Karl went with the uninspired title “Inspired Design” for his show.
When I see rooms like this on TV I imagine the producers gleefully tossing toys and pillows everywhere before filming to make it look as awful as possible. Because you know no homeowner is going to let a camera crew show up without picking up a little first, right?
The couple told Karl they wanted a Tuscan look. And a downtown “street” look. Both. He definitely had a challenge on his hands pulling that off. His solution was to buy an armoire for the TV that kind of “looks Tuscan,” and paint graffiti on it to give it a cool and gritty vibe. Um, okay. Here’s how that turned out:
Meg decided that for her show she would be a Design Criminologist, hunting down Design Crimes and rectifying them. The judges flipped over it. They thought it was the most clever, most entertaining concept they’d ever heard.
I thought it kind of fell flat, though, when the only “crimes” she could really cite were things like “The Buddha head shouldn’t be in the window!” and “I can give those curtains covering your windowless wall a more designer look.”

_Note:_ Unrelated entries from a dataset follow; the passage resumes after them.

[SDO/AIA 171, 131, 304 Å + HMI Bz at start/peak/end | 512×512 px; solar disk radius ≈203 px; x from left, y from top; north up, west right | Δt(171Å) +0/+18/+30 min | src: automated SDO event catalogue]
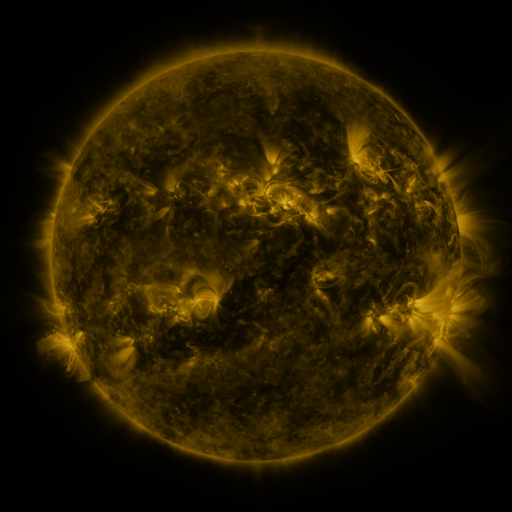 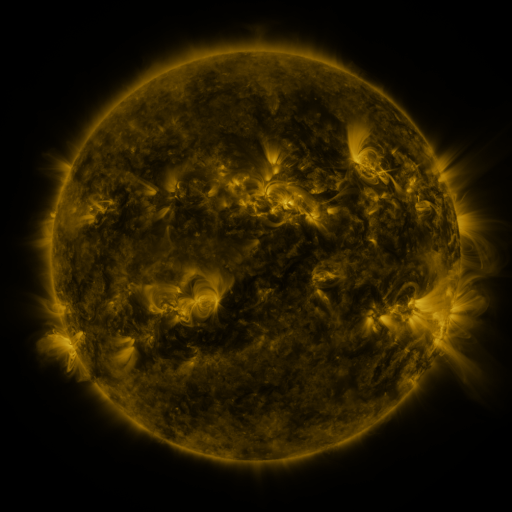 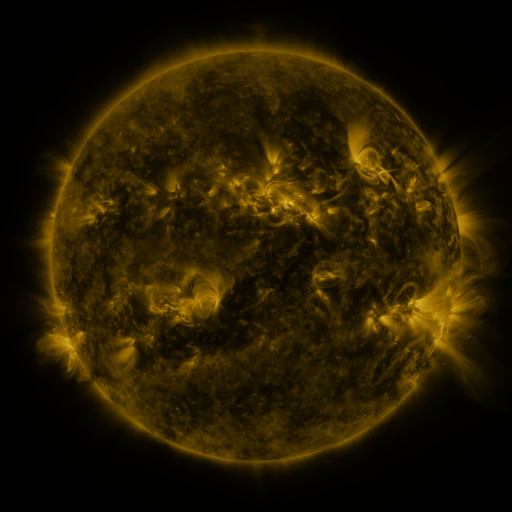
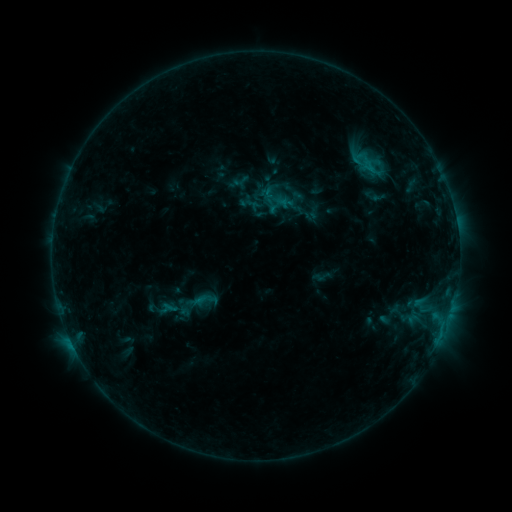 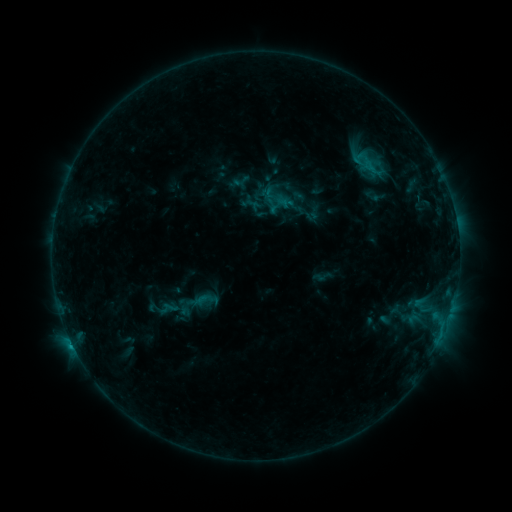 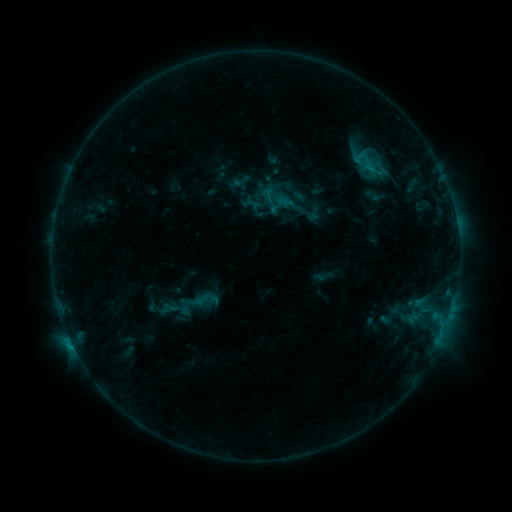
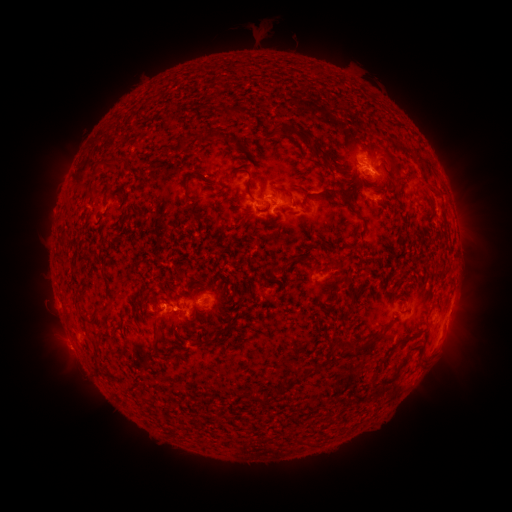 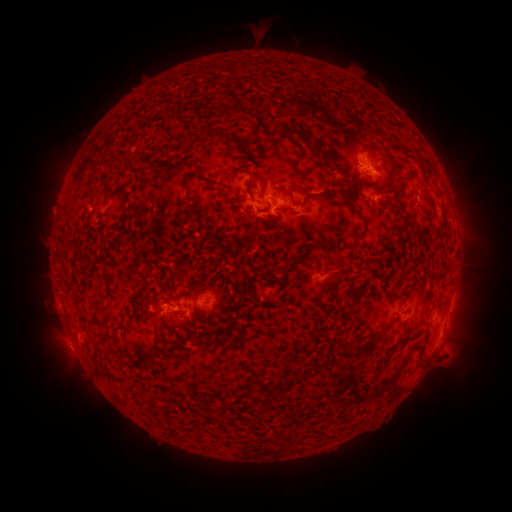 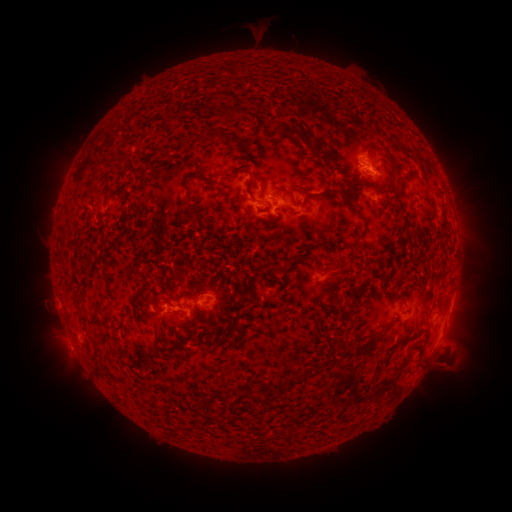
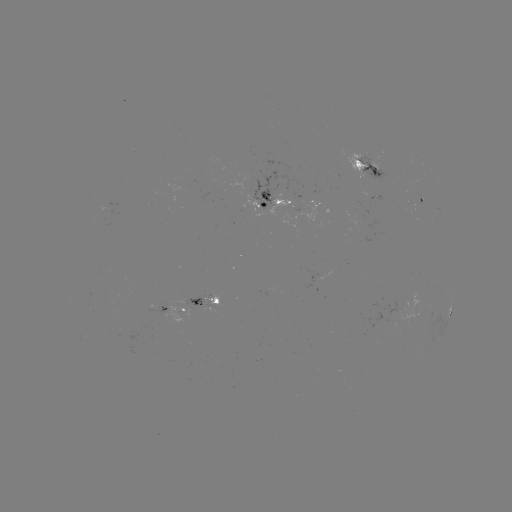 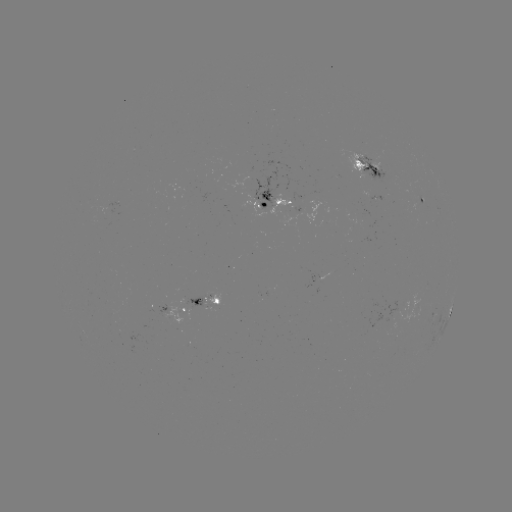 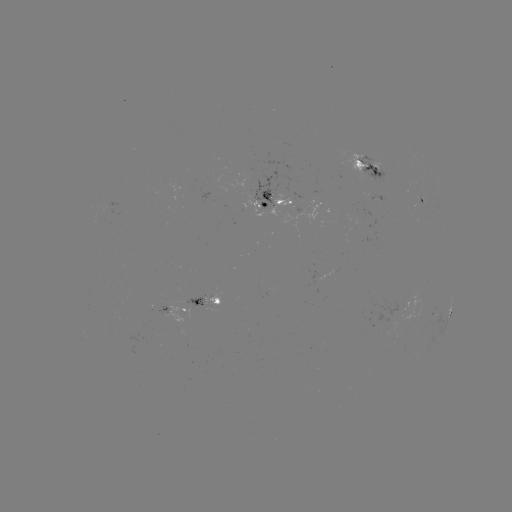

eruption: [425, 327, 482, 388]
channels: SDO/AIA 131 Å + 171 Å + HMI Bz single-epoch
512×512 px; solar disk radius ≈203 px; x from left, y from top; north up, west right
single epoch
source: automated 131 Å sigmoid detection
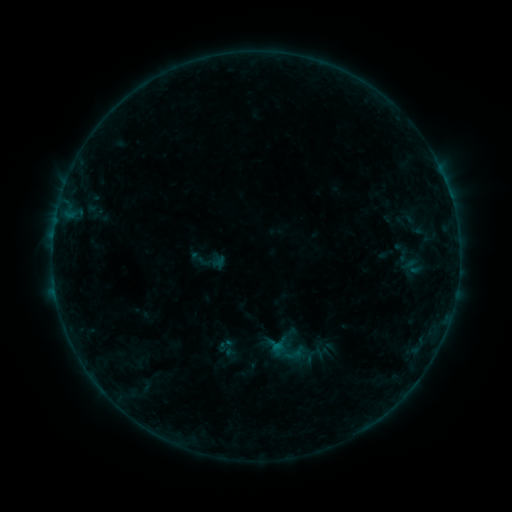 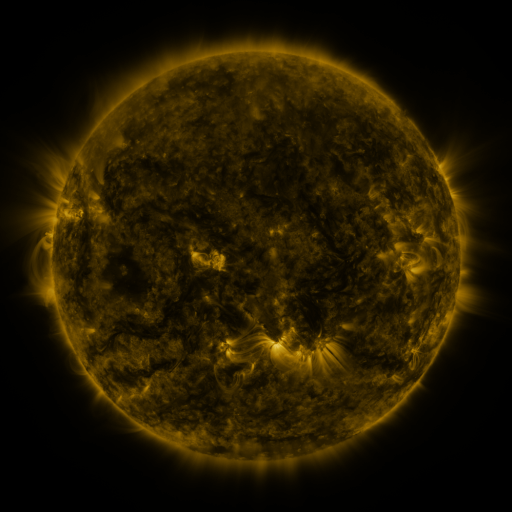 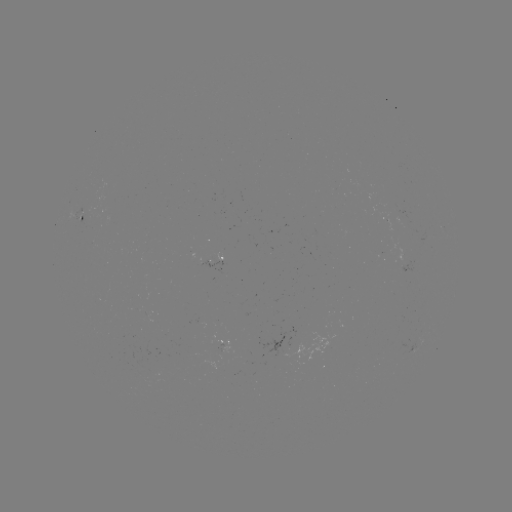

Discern sigmoid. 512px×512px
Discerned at [225, 344].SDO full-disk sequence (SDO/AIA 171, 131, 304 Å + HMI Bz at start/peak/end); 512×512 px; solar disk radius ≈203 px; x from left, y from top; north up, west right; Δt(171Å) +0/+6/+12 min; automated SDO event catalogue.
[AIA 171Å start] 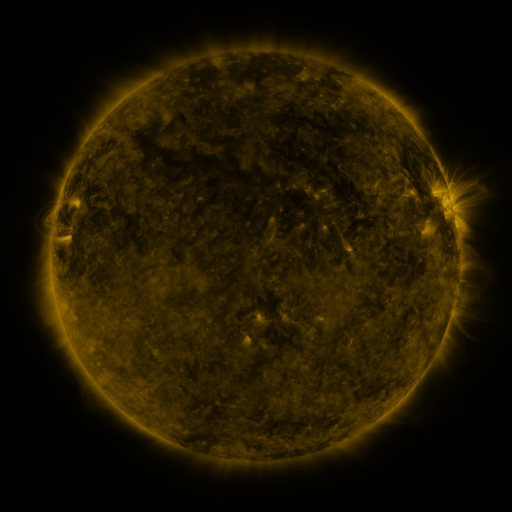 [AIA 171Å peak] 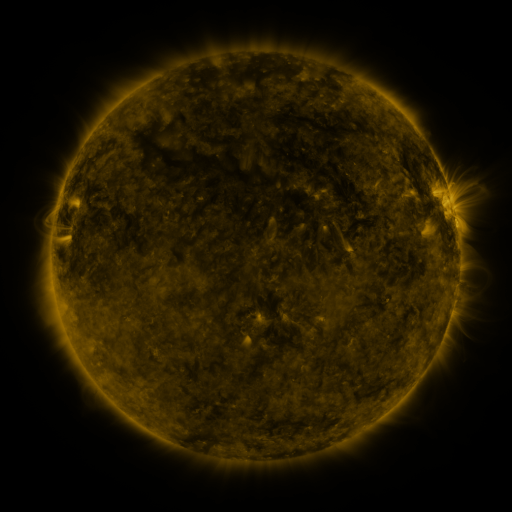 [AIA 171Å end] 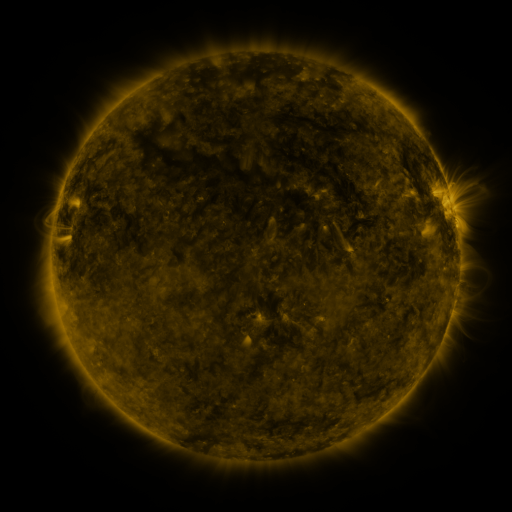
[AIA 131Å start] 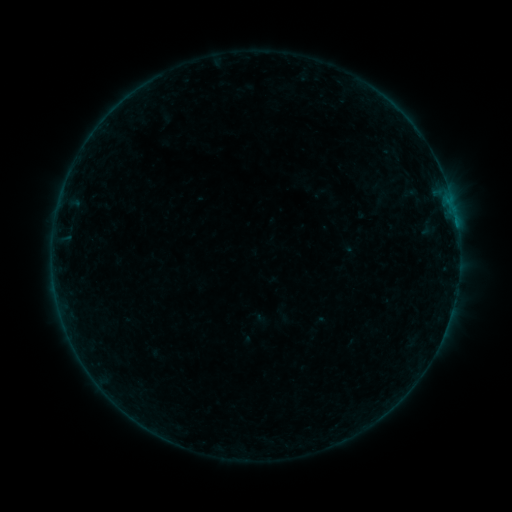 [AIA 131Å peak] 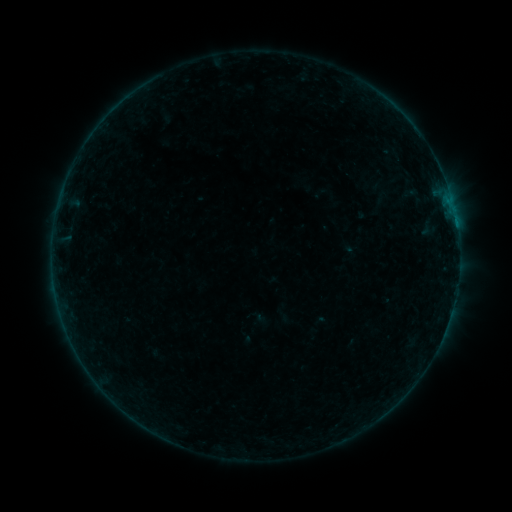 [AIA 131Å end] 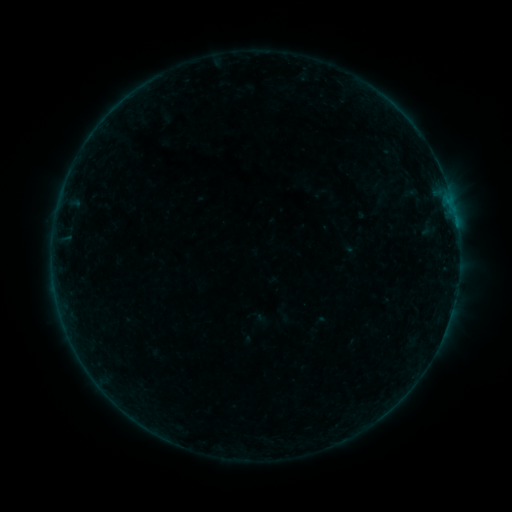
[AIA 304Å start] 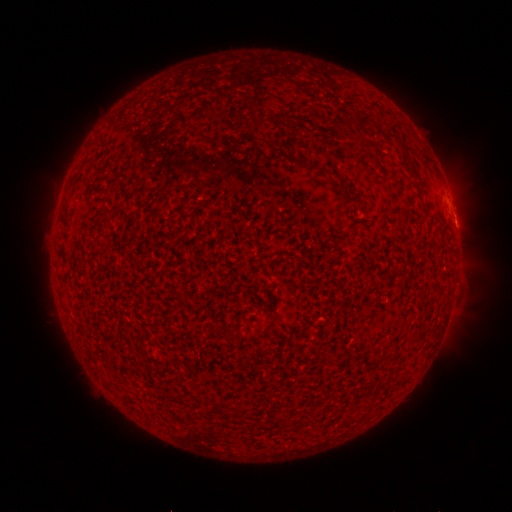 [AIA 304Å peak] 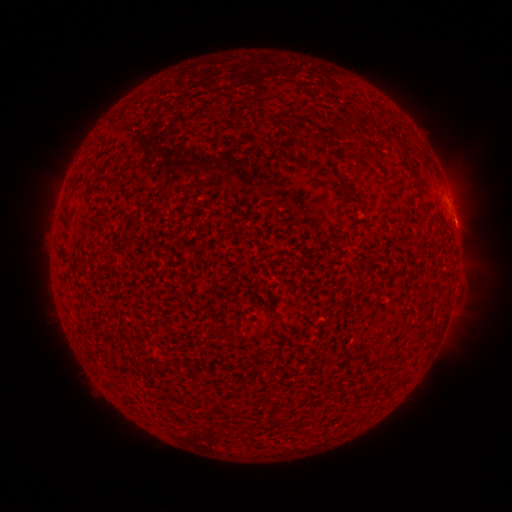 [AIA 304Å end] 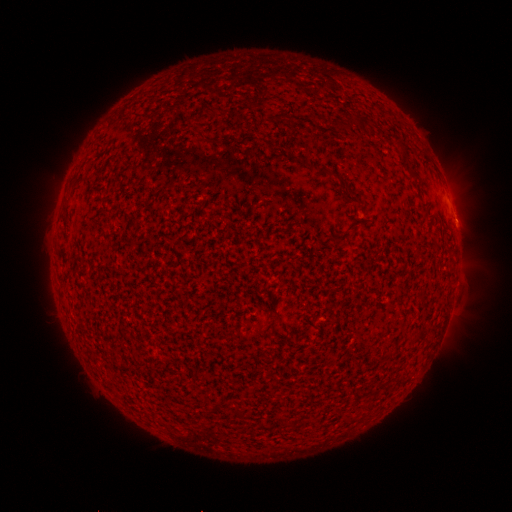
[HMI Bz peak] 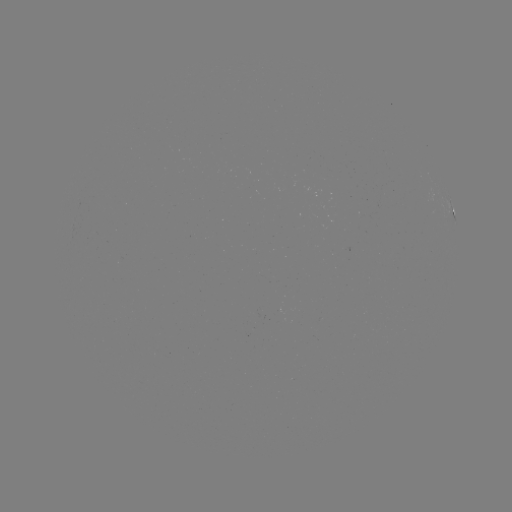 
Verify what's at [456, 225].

She also had a much easier challenge with her homeowners, who told her they like Tiffany blue but want the room to look warm, maybe with some leather? And they needed a more functional dining area so they could entertain.
Meg gave them faux windows on their windowless wall, framed with curtains. Does it bug anyone else that the mirrors are hung lower than the real windows? Would have been nice if they had matched up a little more. And I’m just not sure how I feel about the fake-window look in general, although I’m sure the mirrors do open the room up and make it feel brighter.
Judges Candice Olson, Genevieve Gorder, and Vern Yip–plus this season’s mentor and former Design-Star winner David Bromstad in a shiny gold jacket that I couldn’t stop staring at when he was onscreen–viewed the pilots and were impressed with both of them.
There could be only one winner, however, and it is…
I was surprised that she won, especially since she is far from the fan favorite. In the poll they’ve been taking all season long, Meg has been stuck in the middle of the pack while Karl has held a spot near the top. Based on the comments that lit up the HGTV blogs after the announcement, I’m not the only one who expected Karl to win.
I’m not sure how much confidence HGTV has in the choice, either. They announced that Meg will star in a limited, five-episode series called “HGTV Great Rooms” that will air on Saturdays…at 6:00 in the afternoon. Maybe if it does well they’ll give her something more permanent, but the time slot doesn’t bode well for her, I’m afraid.
Also, the title of the show is a little vague. I thought maybe it was about Great Rooms (as in family/gathering rooms). Or maybe it would showcase great rooms from past HGTV shows. But it turns out she’ll be giving various types of rooms great makeovers in her hometown of Chicago. The episodes have apparently been filmed already because you can see the before and afters featured in them here.
Were you rooting for Meg to win? Will you watch her new show?